Dataset entries
☆ ☆ ☆ ☆ ☆
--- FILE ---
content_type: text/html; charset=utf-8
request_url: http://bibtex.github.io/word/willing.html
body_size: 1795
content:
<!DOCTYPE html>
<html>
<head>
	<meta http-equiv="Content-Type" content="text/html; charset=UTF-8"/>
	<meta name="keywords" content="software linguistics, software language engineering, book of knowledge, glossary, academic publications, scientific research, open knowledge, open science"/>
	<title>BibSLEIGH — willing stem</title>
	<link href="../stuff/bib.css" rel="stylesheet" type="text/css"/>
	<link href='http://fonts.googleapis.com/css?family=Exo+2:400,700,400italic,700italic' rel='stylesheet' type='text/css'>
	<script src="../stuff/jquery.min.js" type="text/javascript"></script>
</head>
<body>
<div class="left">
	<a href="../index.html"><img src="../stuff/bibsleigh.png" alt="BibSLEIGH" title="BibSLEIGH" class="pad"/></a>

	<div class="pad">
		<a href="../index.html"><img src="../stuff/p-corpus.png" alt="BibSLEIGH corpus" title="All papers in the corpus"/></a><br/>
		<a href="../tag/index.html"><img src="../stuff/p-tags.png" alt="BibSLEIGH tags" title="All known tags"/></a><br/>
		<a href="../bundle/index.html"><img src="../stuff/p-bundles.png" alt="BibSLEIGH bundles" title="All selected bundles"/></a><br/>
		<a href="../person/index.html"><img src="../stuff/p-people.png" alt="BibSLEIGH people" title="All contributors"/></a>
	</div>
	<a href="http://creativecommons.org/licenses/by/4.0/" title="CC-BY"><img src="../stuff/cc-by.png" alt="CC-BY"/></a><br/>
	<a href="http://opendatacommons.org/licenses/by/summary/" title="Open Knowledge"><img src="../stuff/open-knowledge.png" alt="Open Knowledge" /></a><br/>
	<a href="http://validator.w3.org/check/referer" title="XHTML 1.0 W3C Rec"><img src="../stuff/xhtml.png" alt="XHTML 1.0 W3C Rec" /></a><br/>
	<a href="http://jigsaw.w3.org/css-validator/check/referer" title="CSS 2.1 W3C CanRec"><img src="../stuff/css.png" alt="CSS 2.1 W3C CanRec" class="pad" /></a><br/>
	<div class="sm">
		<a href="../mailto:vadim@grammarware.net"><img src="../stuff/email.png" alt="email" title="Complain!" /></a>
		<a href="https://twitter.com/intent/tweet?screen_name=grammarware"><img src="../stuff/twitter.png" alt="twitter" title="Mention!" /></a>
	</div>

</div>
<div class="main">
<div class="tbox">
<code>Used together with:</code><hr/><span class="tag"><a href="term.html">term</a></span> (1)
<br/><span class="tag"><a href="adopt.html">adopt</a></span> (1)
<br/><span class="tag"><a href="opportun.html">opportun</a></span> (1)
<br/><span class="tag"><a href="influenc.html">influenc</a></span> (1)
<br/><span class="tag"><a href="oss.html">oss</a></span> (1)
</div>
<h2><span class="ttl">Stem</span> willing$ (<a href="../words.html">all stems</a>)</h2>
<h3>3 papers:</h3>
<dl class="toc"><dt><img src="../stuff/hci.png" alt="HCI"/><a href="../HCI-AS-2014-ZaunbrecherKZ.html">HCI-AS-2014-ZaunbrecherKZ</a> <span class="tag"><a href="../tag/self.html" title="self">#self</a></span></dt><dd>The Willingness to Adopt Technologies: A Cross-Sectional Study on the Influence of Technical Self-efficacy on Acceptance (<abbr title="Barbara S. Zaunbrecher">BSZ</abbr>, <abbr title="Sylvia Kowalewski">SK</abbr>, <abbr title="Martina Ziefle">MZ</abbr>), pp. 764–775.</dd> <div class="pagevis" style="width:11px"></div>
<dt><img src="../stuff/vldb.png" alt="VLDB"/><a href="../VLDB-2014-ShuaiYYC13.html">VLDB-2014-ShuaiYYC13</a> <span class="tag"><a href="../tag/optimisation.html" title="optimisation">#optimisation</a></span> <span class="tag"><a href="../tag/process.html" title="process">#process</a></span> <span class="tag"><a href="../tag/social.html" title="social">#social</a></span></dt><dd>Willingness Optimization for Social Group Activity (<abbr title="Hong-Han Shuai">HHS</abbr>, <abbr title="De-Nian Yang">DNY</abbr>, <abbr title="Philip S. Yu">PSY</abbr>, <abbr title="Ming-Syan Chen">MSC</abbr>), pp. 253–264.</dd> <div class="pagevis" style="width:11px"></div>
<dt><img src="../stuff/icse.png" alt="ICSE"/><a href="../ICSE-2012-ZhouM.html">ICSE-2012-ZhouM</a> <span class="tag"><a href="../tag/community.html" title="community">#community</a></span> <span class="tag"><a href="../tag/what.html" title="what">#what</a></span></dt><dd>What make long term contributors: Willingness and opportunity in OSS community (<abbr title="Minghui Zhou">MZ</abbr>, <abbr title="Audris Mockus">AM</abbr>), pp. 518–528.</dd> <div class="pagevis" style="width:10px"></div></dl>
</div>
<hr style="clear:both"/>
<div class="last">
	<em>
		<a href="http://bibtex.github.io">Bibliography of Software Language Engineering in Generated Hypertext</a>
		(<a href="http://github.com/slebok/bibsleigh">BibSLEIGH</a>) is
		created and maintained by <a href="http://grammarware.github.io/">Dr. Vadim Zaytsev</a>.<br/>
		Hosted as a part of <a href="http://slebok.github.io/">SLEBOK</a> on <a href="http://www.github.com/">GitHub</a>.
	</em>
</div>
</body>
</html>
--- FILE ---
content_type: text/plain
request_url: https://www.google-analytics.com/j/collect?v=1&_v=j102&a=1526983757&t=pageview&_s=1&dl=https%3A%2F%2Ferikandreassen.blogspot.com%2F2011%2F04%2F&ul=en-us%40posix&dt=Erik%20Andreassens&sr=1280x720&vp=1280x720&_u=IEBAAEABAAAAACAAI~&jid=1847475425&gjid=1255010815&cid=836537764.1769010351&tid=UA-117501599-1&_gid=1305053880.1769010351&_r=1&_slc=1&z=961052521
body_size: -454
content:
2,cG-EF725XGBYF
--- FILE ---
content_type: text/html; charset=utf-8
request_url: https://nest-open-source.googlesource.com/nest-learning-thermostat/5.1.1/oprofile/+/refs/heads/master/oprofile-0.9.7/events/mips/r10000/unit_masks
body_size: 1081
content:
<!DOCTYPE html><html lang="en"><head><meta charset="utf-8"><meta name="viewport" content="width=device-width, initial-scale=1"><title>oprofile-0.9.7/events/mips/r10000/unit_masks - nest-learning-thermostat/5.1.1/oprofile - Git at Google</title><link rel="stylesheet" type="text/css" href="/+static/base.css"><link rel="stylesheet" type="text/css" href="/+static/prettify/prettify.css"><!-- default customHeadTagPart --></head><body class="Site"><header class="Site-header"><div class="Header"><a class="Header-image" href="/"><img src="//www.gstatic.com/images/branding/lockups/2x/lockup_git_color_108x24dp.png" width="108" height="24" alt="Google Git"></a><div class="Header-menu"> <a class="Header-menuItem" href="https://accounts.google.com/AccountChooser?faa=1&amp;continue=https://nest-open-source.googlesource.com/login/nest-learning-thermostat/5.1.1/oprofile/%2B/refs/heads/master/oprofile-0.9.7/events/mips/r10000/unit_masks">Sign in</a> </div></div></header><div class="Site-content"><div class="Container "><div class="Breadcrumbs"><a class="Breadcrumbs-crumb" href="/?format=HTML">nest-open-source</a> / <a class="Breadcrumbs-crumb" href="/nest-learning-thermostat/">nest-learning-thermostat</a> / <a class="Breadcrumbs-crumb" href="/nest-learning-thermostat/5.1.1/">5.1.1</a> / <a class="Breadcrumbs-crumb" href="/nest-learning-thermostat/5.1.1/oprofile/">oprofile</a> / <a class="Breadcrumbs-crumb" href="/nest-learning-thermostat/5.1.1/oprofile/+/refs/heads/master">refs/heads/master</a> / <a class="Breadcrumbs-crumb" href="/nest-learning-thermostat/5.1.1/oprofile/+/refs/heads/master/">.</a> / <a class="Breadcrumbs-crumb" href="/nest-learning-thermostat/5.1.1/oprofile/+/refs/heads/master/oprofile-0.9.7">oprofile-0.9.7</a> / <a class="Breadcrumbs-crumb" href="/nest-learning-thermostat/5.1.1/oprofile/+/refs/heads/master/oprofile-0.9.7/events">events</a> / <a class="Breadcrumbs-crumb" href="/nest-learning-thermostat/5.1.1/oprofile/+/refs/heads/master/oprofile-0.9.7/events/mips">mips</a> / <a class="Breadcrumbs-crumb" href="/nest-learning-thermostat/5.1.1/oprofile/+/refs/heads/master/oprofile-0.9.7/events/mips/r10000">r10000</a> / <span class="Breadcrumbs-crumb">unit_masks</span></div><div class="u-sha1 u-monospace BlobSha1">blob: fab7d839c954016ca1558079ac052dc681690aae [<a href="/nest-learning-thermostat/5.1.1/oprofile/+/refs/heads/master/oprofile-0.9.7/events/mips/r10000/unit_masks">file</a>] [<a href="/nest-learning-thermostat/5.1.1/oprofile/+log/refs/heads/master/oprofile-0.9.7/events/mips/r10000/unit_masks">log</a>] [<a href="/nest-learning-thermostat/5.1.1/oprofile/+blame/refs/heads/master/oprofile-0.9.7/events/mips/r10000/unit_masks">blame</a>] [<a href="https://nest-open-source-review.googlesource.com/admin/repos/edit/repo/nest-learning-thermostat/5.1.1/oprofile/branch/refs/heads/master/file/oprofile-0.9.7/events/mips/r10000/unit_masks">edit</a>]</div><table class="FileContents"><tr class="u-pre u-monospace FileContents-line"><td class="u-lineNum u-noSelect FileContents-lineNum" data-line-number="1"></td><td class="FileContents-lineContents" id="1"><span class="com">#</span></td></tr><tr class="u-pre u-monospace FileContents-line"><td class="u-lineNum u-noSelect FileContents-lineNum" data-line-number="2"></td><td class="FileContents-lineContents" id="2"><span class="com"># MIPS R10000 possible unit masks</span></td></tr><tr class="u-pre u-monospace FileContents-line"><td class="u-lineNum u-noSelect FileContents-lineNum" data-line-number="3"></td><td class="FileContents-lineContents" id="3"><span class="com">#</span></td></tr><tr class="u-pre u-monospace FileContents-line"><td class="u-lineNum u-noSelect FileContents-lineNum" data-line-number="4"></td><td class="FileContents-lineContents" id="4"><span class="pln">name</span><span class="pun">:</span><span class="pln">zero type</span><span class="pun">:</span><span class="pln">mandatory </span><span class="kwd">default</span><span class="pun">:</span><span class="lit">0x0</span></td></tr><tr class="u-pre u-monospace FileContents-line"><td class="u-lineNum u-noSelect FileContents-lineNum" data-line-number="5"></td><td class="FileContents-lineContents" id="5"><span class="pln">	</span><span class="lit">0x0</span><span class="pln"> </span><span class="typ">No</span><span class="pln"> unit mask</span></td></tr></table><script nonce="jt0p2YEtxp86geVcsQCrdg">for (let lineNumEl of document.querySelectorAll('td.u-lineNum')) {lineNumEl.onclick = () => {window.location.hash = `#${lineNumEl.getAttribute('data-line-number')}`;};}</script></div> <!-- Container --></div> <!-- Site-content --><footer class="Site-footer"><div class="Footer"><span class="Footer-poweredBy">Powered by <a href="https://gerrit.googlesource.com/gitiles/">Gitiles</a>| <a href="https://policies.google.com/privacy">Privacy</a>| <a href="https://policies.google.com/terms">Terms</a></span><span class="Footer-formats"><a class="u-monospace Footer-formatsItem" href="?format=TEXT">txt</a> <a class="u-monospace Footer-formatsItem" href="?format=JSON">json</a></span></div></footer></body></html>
☆ ☆ ☆ ☆ ☆
• Work order: From the lines above, copy those that contain the word "knowledge".

• Task response:
	<meta name="keywords" content="software linguistics, software language engineering, book of knowledge, glossary, academic publications, scientific research, open knowledge, open science"/>
	<a href="http://opendatacommons.org/licenses/by/summary/" title="Open Knowledge"><img src="../stuff/open-knowledge.png" alt="Open Knowledge" /></a><br/>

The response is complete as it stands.